**Page text**:
= Beginning of Section =

It is not generally sufficient if the person is referred to as a member of a group (for example, all lawyers are thieves) unless that group is a very small and identifiable group (for example, ministers of the Queensland parliament) (
Bjelke-Peterson v Warburton [1987] 2 Qd 465).
A person might also be identified by unique facts, like their job title (for example, manager of a specific company), address, family relationship or other characteristics.
Material that seems defamatory is not actionable unless it can be established that the material in question refers to a particular person. Showing footage of a person’s house or place of business as the background to a story may be sufficient to give rise to the imputation that the story is about them (
Henry v TVW Enterprises Ltd (1990) 3 WAR 474).

= End of Section =

**Information**:
= Beginning of Section =

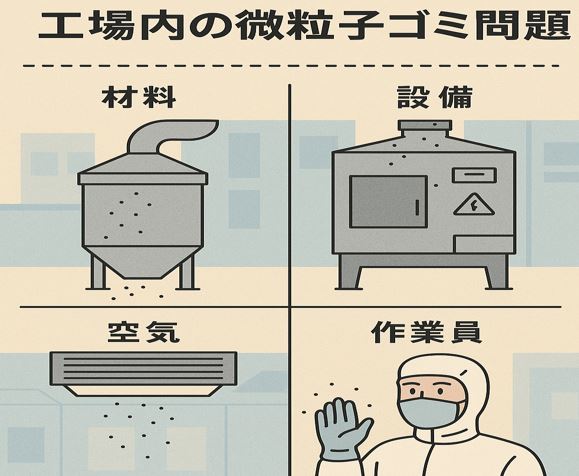 工場内の微粒子ゴミ問題

材料

設備

空気

作業員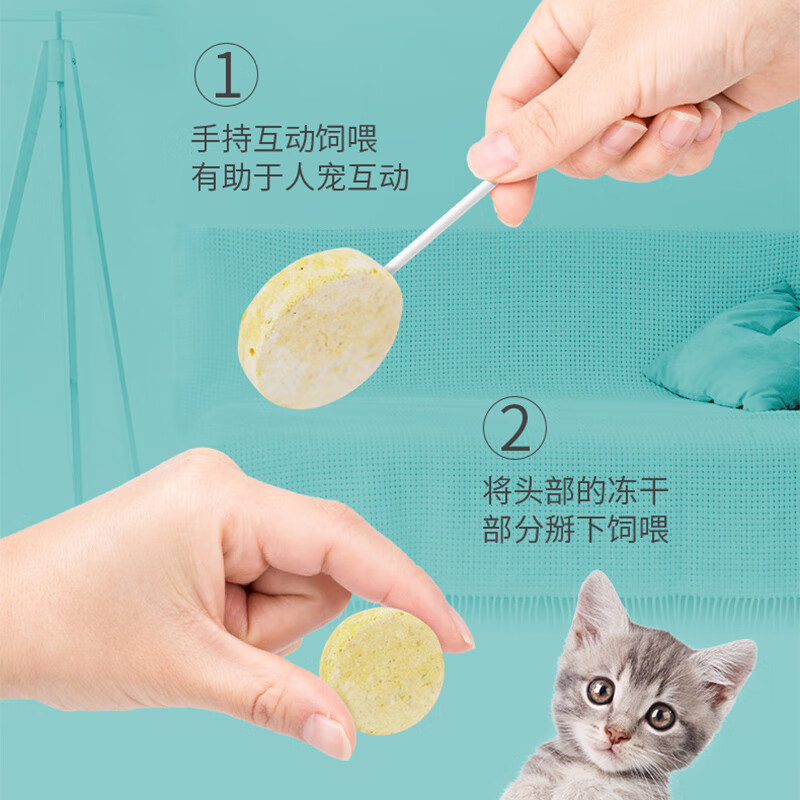 ①
手持互动饲喂
有助于人宠互动

②
将头部的冻干
部分掰下饲喂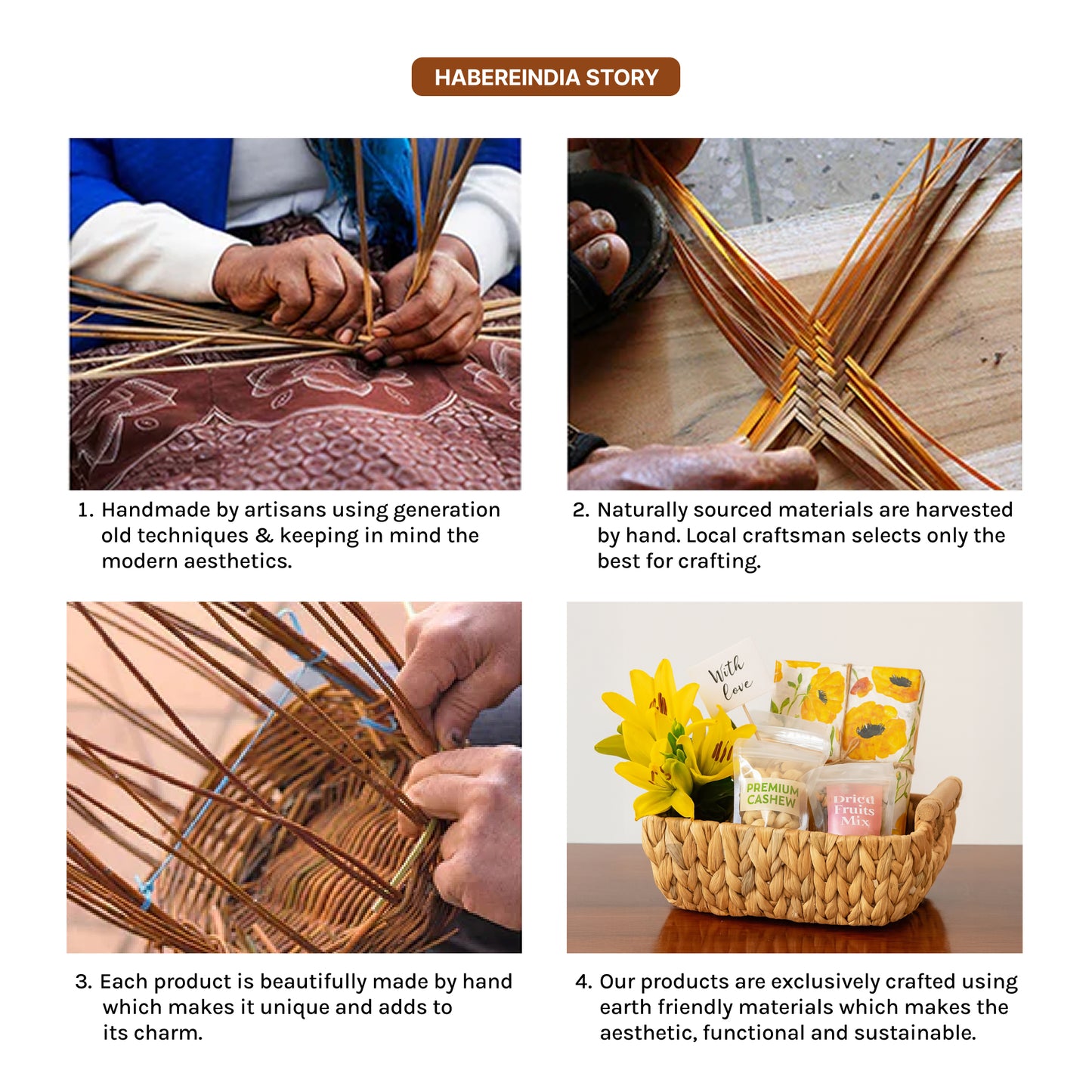 HABEREINDIA STORY

1. Handmade by artisans using generation old techniques & keeping in mind the modern aesthetics.

2. Naturally sourced materials are harvested by hand. Local craftsman selects only the best for crafting.

With love

PREMIUM CASHEW

Dried Fruits Mix

3. Each product is beautifully made by hand which makes it unique and adds to its charm.

4. Our products are exclusively crafted using earth friendly materials which makes the aesthetic, functional and sustainable.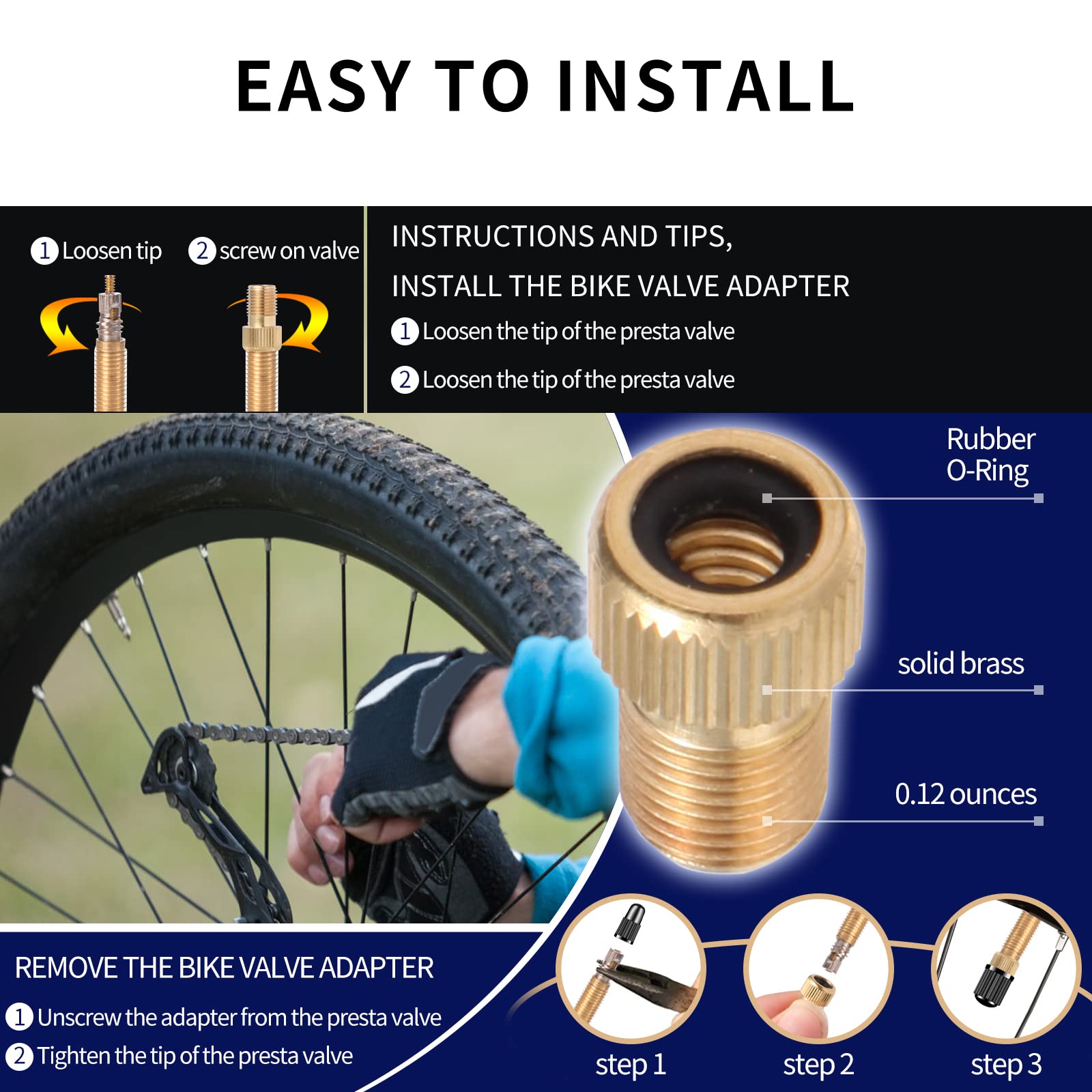 EASY TO INSTALL

1 Loosen tip 2 screw on valve

INSTRUCTIONS AND TIPS,
INSTALL THE BIKE VALVE ADAPTER
1 Loosen the tip of the presta valve
2 Loosen the tip of the presta valve

Rubber O-Ring

solid brass

0.12 ounces

REMOVE THE BIKE VALVE ADAPTER
1 Unscrew the adapter from the presta valve
2 Tighten the tip of the presta valve

step 1 step 2 step 3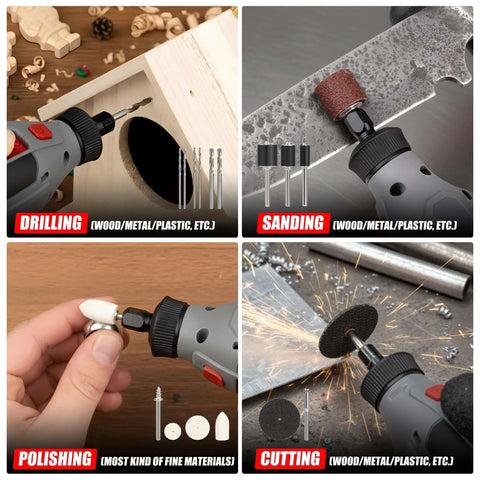 DRILLING (WOOD/METAL/PLASTIC, ETC.)

SANDING (WOOD/METAL/PLASTIC, ETC.)

POLISHING (MOST KIND OF FINE MATERIALS)

CUTTING (WOOD/METAL/PLASTIC, ETC.)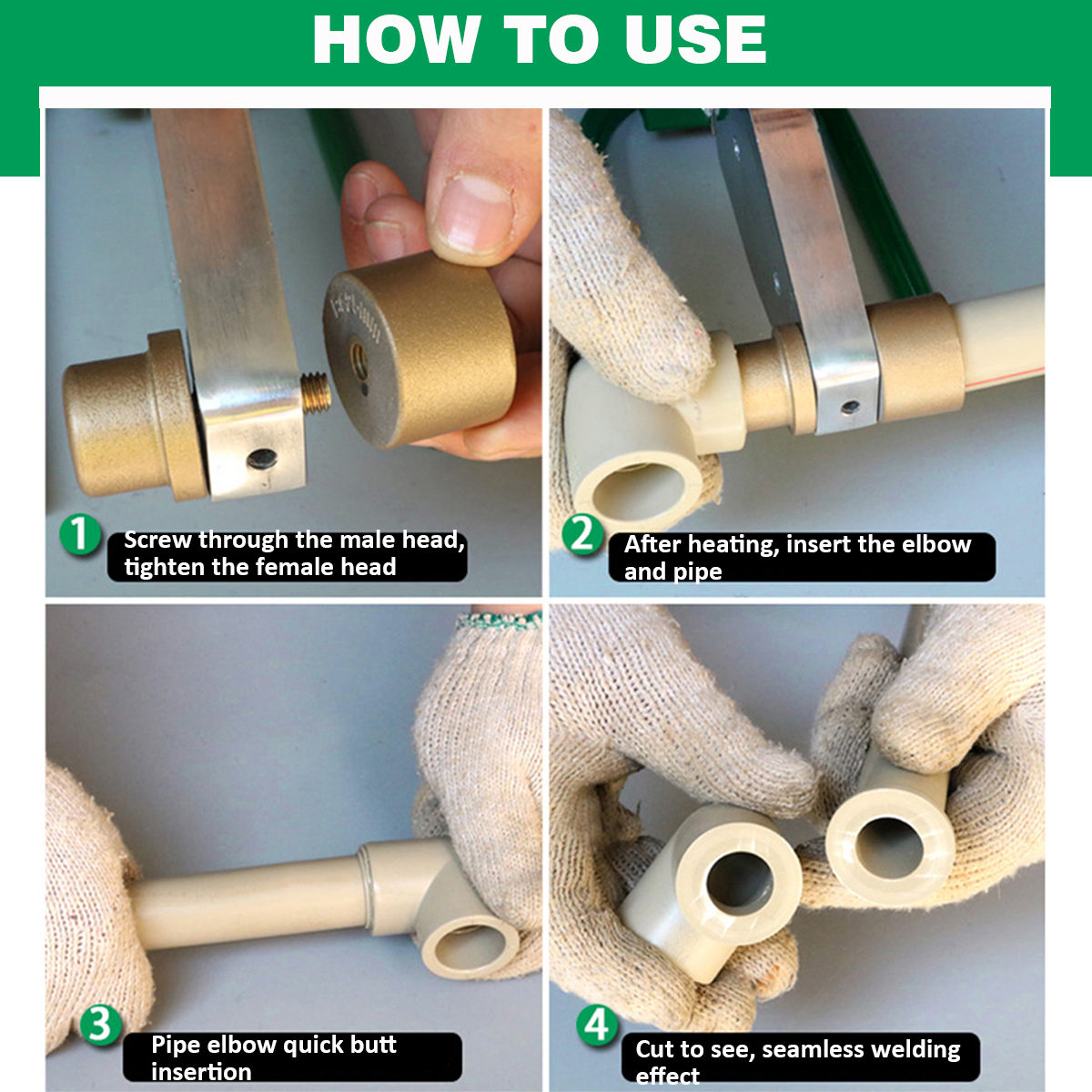 HOW TO USE

1 Screw through the male head, tighten the female head

2 After heating, insert the elbow and pipe

3 Pipe elbow quick butt insertion

4 Cut to see, seamless welding effect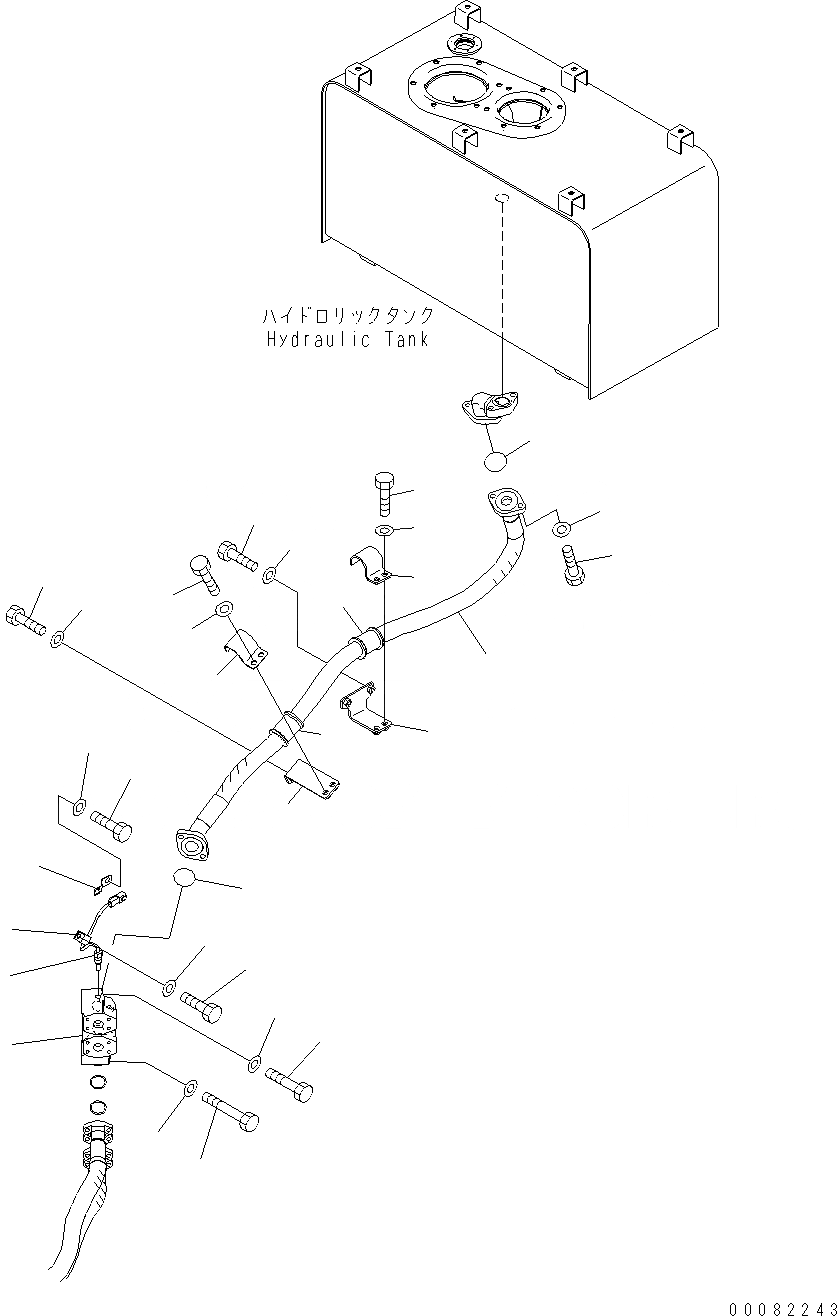 ハイドロリックタンク
Hydraulic Tank

00082243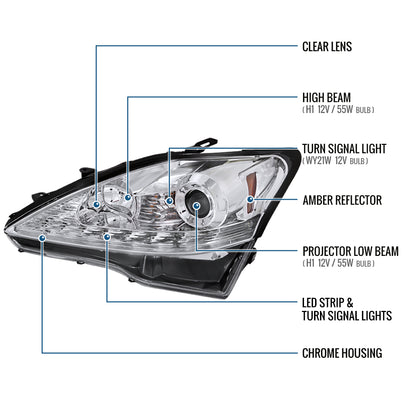 CLEAR LENS

HIGH BEAM
( H1 12V / 55W BULB )

TURN SIGNAL LIGHT
( WY21W 12V BULB )

AMBER REFLECTOR

PROJECTOR LOW BEAM
( H1 12V / 55W BULB )

LED STRIP &
TURN SIGNAL LIGHTS

CHROME HOUSING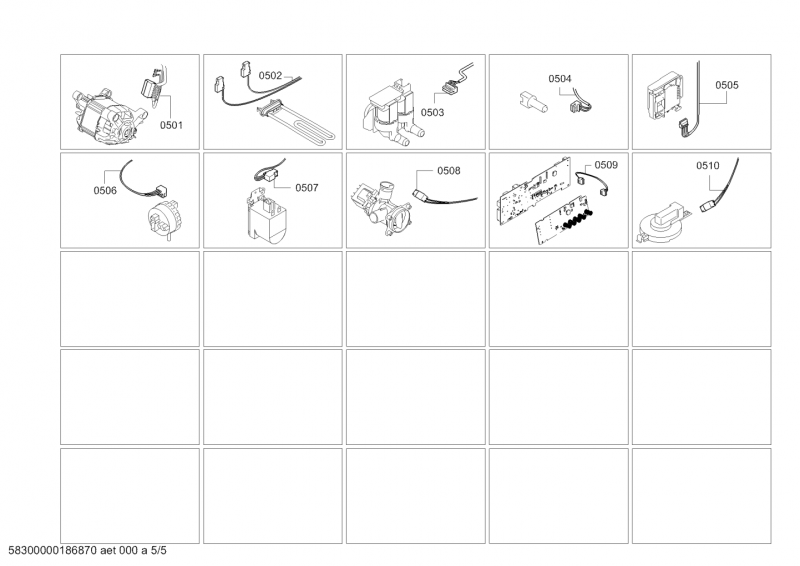 0501

0502

0503

0504

0505

0506

0507

0508

0509

0510

58300000186870 aet 000 a 5/5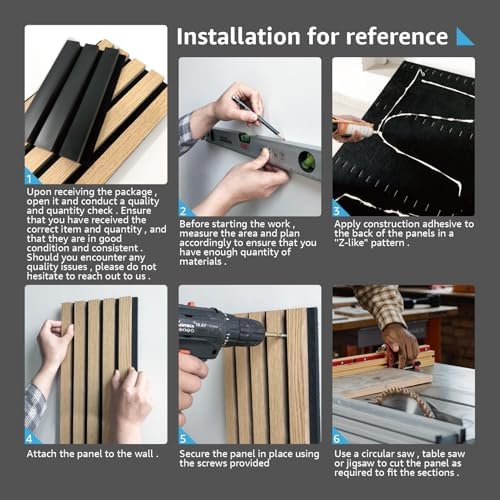 Installation for reference

1
Upon receiving the package , open it and conduct a quality and quantity check . Ensure that you have received the correct item and quantity , and that they are in good condition and consistent . Should you encounter any quality issues , please do not hesitate to reach out to us .

2
Before starting the work , measure the area and plan accordingly to ensure that you have enough quantity of materials .

3
Apply construction adhesive to the back of the panels in a "Z-like" pattern .

4
Attach the panel to the wall .

5
Secure the panel in place using the screws provided

6
Use a circular saw , table saw or jigsaw to cut the panel as required to fit the sections .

= End of Section =

**Assigned task**: In the defamation passage, change "footage" to "video" and write out everything from "A person might" down to "3 WAR 474).". The records were drawn from a separate source.

**Response area**:
A person might also be identified by unique facts, like their job title (for example, manager of a specific company), address, family relationship or other characteristics.
Material that seems defamatory is not actionable unless it can be established that the material in question refers to a particular person. Showing video of a person’s house or place of business as the background to a story may be sufficient to give rise to the imputation that the story is about them (
Henry v TVW Enterprises Ltd (1990) 3 WAR 474).